My 2-yr old toshiba portege notebook worked fine yesterday. Today, I turned it on and nothing happened. Only blinking orange light with either battery or AC. It blinks 7 times then pauses for one more blink than rests for a second or two. I just arrived in thailand but am using the same voltage here as I did last year in Tland. (Plus, I get the same reaction from battery only.)
Cannot call Toshiba tech support and not sure how to find a good tech in Chiang Mai (2nd largest city to BKK). I am pretty computer savvy but am clueless what to do. Have googled info to see suggestions in laptoprepare101.com but no fix yet. Please HELP.


----------



## TriggerFinger

*Re: blinking orange power light toshiba*

Try a reset... remove battery and from AC. Press and hold power ON button for 30secs at least. Put back battery back and plug into AC then Power ON as normal.

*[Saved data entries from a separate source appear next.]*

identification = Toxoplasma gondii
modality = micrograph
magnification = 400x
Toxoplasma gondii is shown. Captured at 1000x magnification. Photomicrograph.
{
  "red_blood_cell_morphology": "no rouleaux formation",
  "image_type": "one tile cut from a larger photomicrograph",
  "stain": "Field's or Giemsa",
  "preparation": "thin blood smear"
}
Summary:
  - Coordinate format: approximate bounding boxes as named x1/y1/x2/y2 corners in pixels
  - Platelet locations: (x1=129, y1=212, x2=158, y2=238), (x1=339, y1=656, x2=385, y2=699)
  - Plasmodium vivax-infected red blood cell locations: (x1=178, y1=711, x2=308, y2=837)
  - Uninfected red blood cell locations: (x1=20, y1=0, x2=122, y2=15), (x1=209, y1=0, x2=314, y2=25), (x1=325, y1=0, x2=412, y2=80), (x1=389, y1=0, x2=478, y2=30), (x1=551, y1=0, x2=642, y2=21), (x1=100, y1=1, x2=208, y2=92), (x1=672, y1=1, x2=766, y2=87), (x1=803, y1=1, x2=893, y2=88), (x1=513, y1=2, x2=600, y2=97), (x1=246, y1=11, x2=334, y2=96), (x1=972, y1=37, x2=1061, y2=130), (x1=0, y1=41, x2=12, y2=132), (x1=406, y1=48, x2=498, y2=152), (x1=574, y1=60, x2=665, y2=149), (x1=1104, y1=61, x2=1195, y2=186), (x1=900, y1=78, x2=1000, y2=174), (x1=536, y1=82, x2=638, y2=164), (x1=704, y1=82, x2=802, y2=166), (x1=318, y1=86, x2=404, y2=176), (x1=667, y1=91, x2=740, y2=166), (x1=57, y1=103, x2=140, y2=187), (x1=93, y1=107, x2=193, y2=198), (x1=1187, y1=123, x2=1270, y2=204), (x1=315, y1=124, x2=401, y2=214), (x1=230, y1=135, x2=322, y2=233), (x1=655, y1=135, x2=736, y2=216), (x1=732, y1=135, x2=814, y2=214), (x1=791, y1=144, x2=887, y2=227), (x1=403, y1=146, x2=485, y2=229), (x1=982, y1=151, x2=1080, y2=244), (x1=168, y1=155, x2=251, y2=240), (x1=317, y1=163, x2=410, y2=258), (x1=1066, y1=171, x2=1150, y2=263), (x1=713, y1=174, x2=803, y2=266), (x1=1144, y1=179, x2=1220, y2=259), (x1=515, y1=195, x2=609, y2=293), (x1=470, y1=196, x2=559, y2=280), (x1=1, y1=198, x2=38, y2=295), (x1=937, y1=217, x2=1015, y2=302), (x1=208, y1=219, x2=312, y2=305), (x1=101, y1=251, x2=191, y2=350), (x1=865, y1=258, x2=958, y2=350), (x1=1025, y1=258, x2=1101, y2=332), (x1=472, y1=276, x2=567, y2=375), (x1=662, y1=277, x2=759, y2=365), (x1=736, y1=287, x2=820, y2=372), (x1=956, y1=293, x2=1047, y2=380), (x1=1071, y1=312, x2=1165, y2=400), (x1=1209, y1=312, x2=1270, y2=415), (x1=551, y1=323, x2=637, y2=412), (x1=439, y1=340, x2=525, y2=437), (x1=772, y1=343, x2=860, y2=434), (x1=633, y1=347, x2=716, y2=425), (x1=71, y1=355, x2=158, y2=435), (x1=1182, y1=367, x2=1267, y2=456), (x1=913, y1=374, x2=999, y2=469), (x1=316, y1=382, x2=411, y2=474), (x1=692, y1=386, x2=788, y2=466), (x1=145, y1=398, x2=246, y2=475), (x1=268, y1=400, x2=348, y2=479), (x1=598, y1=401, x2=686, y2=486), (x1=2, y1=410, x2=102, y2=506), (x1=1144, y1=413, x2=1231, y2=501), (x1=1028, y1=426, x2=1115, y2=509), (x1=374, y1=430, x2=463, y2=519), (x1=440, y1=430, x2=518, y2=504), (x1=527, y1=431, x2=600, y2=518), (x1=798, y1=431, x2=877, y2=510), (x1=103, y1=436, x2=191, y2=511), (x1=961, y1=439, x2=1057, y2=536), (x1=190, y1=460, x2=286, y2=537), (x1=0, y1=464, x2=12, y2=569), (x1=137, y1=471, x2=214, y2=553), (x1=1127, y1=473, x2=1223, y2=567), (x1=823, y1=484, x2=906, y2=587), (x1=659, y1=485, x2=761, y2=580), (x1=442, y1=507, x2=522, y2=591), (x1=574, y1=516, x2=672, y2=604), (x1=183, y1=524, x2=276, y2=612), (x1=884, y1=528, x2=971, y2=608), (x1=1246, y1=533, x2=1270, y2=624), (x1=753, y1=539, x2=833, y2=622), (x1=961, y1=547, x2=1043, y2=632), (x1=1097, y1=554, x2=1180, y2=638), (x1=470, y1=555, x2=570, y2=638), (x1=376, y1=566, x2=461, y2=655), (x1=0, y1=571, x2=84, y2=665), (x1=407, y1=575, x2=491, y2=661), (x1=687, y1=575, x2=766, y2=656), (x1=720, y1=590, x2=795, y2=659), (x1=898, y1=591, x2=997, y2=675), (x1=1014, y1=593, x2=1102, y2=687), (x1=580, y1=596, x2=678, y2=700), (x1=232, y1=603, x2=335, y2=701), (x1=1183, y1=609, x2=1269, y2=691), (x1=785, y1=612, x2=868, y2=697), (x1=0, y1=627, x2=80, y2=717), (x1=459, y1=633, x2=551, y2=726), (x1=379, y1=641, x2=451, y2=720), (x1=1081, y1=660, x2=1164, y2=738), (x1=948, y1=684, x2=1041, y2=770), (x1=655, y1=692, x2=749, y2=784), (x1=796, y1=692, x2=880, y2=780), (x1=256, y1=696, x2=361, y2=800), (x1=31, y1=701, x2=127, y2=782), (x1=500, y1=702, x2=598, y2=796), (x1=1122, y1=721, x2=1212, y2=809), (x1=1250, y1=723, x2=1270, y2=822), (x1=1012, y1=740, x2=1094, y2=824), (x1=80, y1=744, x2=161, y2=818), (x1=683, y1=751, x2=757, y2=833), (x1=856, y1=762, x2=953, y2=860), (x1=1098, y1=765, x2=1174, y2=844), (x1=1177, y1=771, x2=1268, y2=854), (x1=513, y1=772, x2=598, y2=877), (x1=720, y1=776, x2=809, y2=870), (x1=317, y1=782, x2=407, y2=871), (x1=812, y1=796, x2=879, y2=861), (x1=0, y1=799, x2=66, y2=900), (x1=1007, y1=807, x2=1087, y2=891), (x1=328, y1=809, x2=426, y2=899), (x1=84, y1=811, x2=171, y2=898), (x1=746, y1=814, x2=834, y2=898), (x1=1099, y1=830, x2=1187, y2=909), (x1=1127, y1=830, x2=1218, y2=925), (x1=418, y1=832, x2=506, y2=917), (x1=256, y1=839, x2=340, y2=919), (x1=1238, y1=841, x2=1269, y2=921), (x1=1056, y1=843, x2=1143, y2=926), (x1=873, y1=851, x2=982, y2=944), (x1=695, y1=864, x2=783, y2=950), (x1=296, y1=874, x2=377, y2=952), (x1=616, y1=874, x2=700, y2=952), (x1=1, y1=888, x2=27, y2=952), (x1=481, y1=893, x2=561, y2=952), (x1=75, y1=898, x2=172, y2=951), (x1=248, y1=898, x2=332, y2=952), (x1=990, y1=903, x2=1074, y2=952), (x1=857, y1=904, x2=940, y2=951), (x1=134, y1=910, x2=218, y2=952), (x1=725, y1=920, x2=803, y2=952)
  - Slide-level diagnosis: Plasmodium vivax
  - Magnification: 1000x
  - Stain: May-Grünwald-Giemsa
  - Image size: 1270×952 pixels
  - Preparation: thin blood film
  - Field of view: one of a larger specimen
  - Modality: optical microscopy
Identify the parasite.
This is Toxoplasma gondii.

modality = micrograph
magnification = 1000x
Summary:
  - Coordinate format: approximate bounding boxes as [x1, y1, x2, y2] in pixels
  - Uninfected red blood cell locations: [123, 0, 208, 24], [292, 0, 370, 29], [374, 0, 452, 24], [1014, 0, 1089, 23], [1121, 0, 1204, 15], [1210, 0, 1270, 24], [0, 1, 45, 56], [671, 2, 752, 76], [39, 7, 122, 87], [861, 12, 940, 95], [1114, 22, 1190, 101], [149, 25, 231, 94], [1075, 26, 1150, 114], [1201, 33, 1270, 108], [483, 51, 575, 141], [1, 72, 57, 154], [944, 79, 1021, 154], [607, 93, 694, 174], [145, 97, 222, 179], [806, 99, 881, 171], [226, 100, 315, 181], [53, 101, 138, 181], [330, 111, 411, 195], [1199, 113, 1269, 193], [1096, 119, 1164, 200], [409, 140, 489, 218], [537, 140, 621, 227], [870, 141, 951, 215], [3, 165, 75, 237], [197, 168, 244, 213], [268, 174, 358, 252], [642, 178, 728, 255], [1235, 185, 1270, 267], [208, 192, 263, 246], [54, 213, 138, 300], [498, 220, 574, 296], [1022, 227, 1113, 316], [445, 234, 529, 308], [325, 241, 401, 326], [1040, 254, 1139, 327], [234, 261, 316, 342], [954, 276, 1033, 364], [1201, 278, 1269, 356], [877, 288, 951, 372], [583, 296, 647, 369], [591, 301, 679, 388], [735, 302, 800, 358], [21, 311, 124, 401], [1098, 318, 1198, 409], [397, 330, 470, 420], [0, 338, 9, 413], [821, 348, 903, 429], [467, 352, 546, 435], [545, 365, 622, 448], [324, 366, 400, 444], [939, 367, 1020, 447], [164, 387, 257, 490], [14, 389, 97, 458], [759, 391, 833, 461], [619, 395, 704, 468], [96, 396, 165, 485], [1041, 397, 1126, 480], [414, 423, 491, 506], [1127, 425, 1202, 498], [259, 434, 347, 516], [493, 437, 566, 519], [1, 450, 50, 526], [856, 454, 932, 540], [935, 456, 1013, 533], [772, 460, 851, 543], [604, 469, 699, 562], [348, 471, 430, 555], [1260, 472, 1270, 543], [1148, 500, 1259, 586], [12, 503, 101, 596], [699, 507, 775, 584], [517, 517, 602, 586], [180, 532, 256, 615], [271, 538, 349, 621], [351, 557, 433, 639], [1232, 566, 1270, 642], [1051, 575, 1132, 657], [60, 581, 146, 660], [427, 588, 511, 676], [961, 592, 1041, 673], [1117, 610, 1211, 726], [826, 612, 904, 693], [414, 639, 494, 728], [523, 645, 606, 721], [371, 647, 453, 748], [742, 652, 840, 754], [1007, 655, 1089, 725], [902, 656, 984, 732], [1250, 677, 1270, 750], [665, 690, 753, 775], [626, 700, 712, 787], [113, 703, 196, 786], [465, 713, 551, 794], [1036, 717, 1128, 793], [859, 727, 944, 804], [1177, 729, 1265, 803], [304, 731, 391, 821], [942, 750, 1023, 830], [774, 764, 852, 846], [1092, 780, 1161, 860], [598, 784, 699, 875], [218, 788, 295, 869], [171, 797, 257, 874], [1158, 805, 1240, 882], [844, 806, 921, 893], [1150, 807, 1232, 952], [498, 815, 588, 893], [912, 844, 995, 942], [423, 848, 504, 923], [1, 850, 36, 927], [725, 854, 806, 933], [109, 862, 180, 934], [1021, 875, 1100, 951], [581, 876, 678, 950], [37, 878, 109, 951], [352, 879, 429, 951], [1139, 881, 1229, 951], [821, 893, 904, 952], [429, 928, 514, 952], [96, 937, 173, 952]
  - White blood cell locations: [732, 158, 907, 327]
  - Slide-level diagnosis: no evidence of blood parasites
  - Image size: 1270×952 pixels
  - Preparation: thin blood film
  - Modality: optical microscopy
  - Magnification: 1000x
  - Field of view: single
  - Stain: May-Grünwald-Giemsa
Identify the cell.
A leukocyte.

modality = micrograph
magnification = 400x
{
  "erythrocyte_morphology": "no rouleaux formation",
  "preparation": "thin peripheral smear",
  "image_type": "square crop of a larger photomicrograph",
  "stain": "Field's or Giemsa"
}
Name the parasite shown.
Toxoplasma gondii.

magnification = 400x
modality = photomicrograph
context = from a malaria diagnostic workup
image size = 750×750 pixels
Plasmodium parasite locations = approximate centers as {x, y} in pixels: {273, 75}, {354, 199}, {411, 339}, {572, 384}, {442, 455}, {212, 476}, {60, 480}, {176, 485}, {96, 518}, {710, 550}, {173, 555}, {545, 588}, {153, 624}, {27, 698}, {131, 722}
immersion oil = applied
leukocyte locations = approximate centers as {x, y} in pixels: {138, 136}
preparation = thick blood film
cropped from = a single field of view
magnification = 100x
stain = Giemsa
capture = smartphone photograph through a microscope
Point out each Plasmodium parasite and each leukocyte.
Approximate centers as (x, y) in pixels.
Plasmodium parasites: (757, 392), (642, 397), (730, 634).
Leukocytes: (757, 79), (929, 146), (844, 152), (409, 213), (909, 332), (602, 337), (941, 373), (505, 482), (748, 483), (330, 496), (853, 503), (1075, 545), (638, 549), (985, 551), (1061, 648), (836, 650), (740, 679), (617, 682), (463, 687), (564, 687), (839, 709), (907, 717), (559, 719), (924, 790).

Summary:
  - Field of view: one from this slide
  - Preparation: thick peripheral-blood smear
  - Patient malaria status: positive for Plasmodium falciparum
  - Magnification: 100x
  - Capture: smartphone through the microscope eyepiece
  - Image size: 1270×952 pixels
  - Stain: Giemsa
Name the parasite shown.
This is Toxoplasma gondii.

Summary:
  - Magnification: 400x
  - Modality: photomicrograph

If that does not help, try it with AC only (remove the battery) or the other way around.


----------



## GailAnne

*Re: blinking orange power light toshiba*

I have just bought a small phillips head and will try your suggestion - thanks. I have taken a photo of a part in the bottom of laptop that had a little strip of metal fall off and am concerned that could be the problem. I have the strip and one tiny spring that was attached at one end. I do not have my manual here with me in Thailand and have not yet been able to ID this part. Thanks for any help!


----------



## TriggerFinger

*Re: blinking orange power light toshiba*

Please post model of laptop...


----------



## GailAnne

*Re: blinking orange power light toshiba*

I reset the battery and it's fine now - can't believe how easy that was - thanks for your support. The part I was concerned about I realize now was only for docking station that I never use.


----------



## TriggerFinger

*Re: blinking orange power light toshiba*

Oh that's good to know... so you just removed the battery and put it back again? 

About the image you uploaded... yes, I believe that is for the docking station.

Kindly mark this thread as solved if you have found a solution.


----------



## GailAnne

*Re: blinking orange power light toshiba*

Yep - problem solved. Thanks again!


----------



## kwutchak

OMG! This fixed my problem too!

I was all set for a frustrating "get the laptop professionally fixed experience". Instead I hold in the power button for 30 seconds!!

Thanks so much!

ray:


----------



## kwutchak

Something else to try: strip any extra peripherals off your laptop.

I once again had the flashing orange light problem after leaving my laptop without power for a week. The advice above didn't work, but another website* suggested removing peripherals. I had an SD card installed, removed it, and the machine powered up normally.

* http://forums.computers.toshiba-europe.com/forums/thread.jspa?threadID=10316


----------